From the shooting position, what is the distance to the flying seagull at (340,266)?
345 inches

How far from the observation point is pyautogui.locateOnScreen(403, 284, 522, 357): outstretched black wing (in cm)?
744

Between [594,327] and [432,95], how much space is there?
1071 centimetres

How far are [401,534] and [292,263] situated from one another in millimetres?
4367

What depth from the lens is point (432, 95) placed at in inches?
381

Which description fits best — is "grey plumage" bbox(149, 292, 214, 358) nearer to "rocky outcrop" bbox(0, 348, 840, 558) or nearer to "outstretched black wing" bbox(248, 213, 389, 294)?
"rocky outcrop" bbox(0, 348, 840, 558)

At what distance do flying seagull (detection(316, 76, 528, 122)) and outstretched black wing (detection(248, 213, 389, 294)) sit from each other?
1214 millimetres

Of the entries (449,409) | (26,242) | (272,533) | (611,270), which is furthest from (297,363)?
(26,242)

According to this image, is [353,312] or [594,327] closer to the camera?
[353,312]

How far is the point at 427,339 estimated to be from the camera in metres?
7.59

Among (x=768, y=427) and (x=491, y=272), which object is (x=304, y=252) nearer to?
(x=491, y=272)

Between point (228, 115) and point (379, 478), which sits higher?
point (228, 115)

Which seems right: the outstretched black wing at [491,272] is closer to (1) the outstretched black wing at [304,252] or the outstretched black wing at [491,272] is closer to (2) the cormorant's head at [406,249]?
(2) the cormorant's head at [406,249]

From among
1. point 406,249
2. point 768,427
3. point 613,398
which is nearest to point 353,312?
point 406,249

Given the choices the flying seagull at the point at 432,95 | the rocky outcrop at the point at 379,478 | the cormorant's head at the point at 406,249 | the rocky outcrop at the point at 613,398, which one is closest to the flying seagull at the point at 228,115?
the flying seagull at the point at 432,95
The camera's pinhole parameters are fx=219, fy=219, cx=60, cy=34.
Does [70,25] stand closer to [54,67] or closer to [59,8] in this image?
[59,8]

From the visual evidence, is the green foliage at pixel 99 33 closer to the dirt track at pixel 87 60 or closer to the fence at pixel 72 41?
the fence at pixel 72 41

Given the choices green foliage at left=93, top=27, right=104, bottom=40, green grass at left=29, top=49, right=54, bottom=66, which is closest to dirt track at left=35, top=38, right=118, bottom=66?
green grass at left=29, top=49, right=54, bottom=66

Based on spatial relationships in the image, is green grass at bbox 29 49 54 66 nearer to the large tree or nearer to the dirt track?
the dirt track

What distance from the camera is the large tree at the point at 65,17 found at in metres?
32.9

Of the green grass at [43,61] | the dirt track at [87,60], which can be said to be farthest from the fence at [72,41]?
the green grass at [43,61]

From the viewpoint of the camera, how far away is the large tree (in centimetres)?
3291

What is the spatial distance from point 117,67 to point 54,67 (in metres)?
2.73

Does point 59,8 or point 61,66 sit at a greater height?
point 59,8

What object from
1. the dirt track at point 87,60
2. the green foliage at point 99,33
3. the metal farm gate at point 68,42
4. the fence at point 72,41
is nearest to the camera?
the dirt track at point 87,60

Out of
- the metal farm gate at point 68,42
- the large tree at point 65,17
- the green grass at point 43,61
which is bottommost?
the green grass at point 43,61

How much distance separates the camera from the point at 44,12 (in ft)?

= Exercise =
Working from the material above, retype it in its entirety without change.

= Finished exercise =
From the shooting position, what is the distance to the flying seagull at (340,266)?
345 inches

How far from the observation point is pyautogui.locateOnScreen(403, 284, 522, 357): outstretched black wing (in cm)?
744

Between [594,327] and [432,95], how much space is there?
1071 centimetres

How far are [401,534] and [292,263] situated from one another in millimetres?
4367

What depth from the lens is point (432, 95) placed at in inches?
381

Which description fits best — is "grey plumage" bbox(149, 292, 214, 358) nearer to "rocky outcrop" bbox(0, 348, 840, 558) or nearer to "outstretched black wing" bbox(248, 213, 389, 294)?
"rocky outcrop" bbox(0, 348, 840, 558)

At what distance do flying seagull (detection(316, 76, 528, 122)) and outstretched black wing (detection(248, 213, 389, 294)) sit from each other?
1214 millimetres

Of the entries (449,409) | (26,242) | (272,533) | (611,270), which is furthest from (297,363)?
(26,242)

According to this image, is [353,312] or [594,327] closer to the camera?
[353,312]

How far is the point at 427,339 estimated to be from the camera in metres?
7.59

Among (x=768, y=427) and (x=491, y=272), which object is (x=304, y=252) nearer to?
(x=491, y=272)

Between point (228, 115) and point (379, 478), which sits higher?
point (228, 115)

Which seems right: the outstretched black wing at [491,272] is closer to (1) the outstretched black wing at [304,252] or the outstretched black wing at [491,272] is closer to (2) the cormorant's head at [406,249]?
(2) the cormorant's head at [406,249]

From among
1. point 406,249
2. point 768,427
3. point 613,398
which is nearest to point 353,312?
point 406,249

Given the choices the flying seagull at the point at 432,95 | the rocky outcrop at the point at 379,478 | the cormorant's head at the point at 406,249 | the rocky outcrop at the point at 613,398, which one is closest to the flying seagull at the point at 228,115?
the flying seagull at the point at 432,95
The camera's pinhole parameters are fx=219, fy=219, cx=60, cy=34.
Does [70,25] stand closer to [54,67] or closer to [59,8] in this image?
[59,8]

From the visual evidence, is the green foliage at pixel 99 33 closer to the dirt track at pixel 87 60 or closer to the fence at pixel 72 41?
the fence at pixel 72 41

Given the choices green foliage at left=93, top=27, right=104, bottom=40, green grass at left=29, top=49, right=54, bottom=66, which is closest to dirt track at left=35, top=38, right=118, bottom=66?
green grass at left=29, top=49, right=54, bottom=66

Based on spatial relationships in the image, is green grass at bbox 29 49 54 66 nearer to the large tree or nearer to the dirt track?
the dirt track

What distance from the camera is the large tree at the point at 65,17 found at in metres?
32.9

Of the green grass at [43,61] | the dirt track at [87,60], which can be said to be farthest from the fence at [72,41]?
the green grass at [43,61]

From the viewpoint of the camera, how far away is the large tree (in centimetres)?
3291

What is the spatial distance from point 117,67 to point 54,67 (in metres)?
2.73

Does point 59,8 or point 61,66 sit at a greater height?
point 59,8

What object from
1. the dirt track at point 87,60
2. the green foliage at point 99,33
3. the metal farm gate at point 68,42
4. the fence at point 72,41
is nearest to the camera?
the dirt track at point 87,60

Out of
- the metal farm gate at point 68,42
- the large tree at point 65,17
- the green grass at point 43,61
which is bottommost?
the green grass at point 43,61

How much distance separates the camera from the point at 44,12 (in ft)?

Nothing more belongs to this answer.